Some of the Enthought packages are already in yum repositories. However, they all are not named so you can easily see that they are indeed Enthought packages. So if you want to install a collection of packages, you have to go through the list of packages (such as using "yum info python*") and notice the names.
Also, over the past few years I have built rpms for the Enthought toolset. However, the last few times I ran into problems. I recently tried to download the latest tagged version recently from the Enthought svn repository and ran into the problem that the version I requested was not recognized. The previous time I tried I ran into the "unpackaged files" problem, because there was some kind of glitch in rpm.

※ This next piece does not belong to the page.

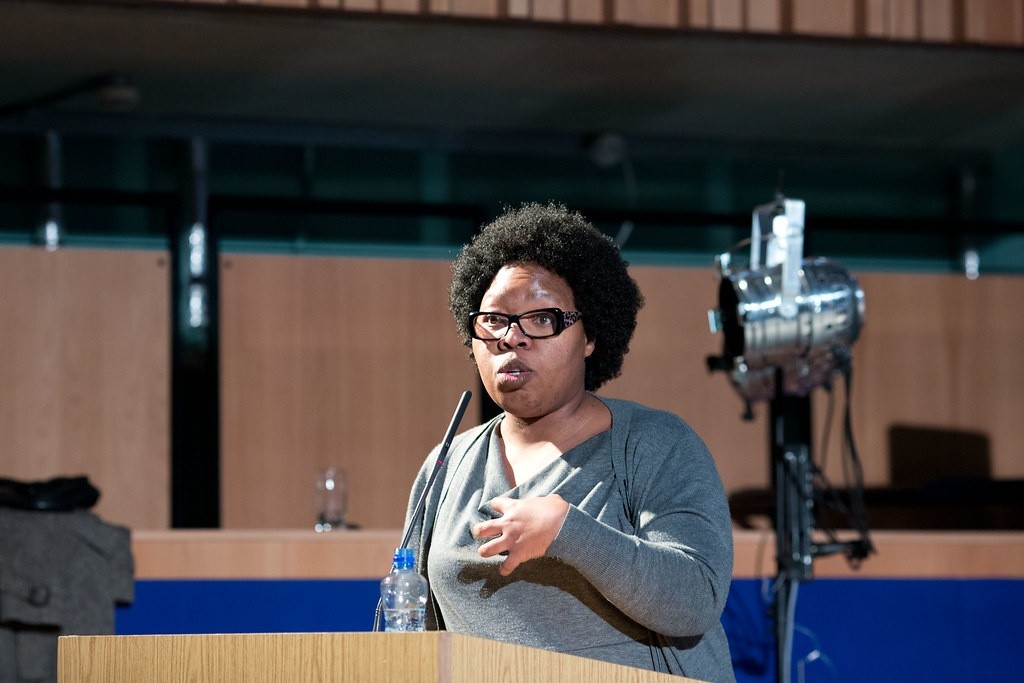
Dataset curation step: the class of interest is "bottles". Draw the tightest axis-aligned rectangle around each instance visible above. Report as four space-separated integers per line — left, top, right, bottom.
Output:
379 548 428 632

I did take the tool for building eggs of all their packages and modified it into a tool for fixing the setup.cfg files. Another problem I ran into in the past was files and directories named appropriately for Windows but not for Linux, i.e., with spaces in the file/directory names. I worked most of them out with the people at Enthought, but I later found that it is a problem that still needs watching. There are several other glitches that you run into trying to build the rpm packages.
As I said in a previous posting, it would also be nice if bdist_rpm made use of the same rpmbuild directory tree as other rpm builds and did not build the rpms within the svn repository (or at least provided an option to do so).
Stan Klein
On Fri, March 19, 2010 8:00 am, Toshio Kuratomi a.badger@gmail.com and Gael Varoquaux gael.varoquaux@normalesup.org wrote:
Message: 3 Date: Thu, 18 Mar 2010 15:17:23 -0400 From: Toshio Kuratomi a.badger@gmail.com Subject: Re: Python SIG To: Fedora Python SIG python-devel@lists.fedoraproject.org
On Thu, Mar 18, 2010 at 03:11:15PM +0000, Jos? Matos wrote:
On Wednesday 17 March 2010 19:36:35 David Malcolm wrote:
How about this: "A SIG for people who are interested in Python on Fedora. This
includes
packaging and optimizing the various Python 2 and Python 3 runtimes (CPython, Jython), packaging libraries and applications, setting and improving standards for packaging them as RPM's and maintaining Python packages for Fedora." (somewhat copied from Ruby)
I find this a good start (just as you do). :-)
Just to add to the discussion my main interest in this SIG is on scientific and/or educational python packages.
What we see, in terms of packaging, in projects like sage http://www.sagemath.org/ or in other projects (proprietary) like EPD (Enthought Python distribution) or Python(x,y) is that put everything under the sun on those packages.
It would be nice to have the free parts in Fedora...
Such as the above statement is written I see these goals there.
WRT enthought, they're very interested in getting their software packaged for individual distributions but don't have any manpower or inhouse knowledge on how to do that. If someone were to start working on those packages, I could pass along contact information and we could potentially have help from them on changing their packaging over time to address our needs.
-Toshio
Message: 4 Date: Thu, 18 Mar 2010 20:23:32 +0100 From: Gael Varoquaux gael.varoquaux@normalesup.org Subject: Re: Python SIG To: Fedora Python SIG python-devel@lists.fedoraproject.org Message-ID: 20100318192332.GB16916@phare.normalesup.org Content-Type: text/plain; charset=iso-8859-1
On Thu, Mar 18, 2010 at 03:17:23PM -0400, Toshio Kuratomi wrote:
Such as the above statement is written I see these goals there.
WRT enthought, they're very interested in getting their software packaged for individual distributions but don't have any manpower or inhouse knowledge on how to do that. If someone were to start working on those packages, I could pass along contact information and we could potentially have help from them on changing their packaging over time to address our needs.
AFAIK, that's been partly done (mayavi2 is packaged under Fedora, I believe).
I believe that Rakesh Pandit is the one to thank for that work.
I second that assersion though: Enthought is interested in protecting and selling only the binaries of EPD. Enthought would like the corresponding software (all open source) to have as much success as possible, and thus to have high-quality packages on every platform.
Disclaimer: I worked for Enthought (although only a very brief amount of time, as I am pursuing a career in academia), and I have much personal interests in the success of the various Enthought-related packages, but little time for packaging work.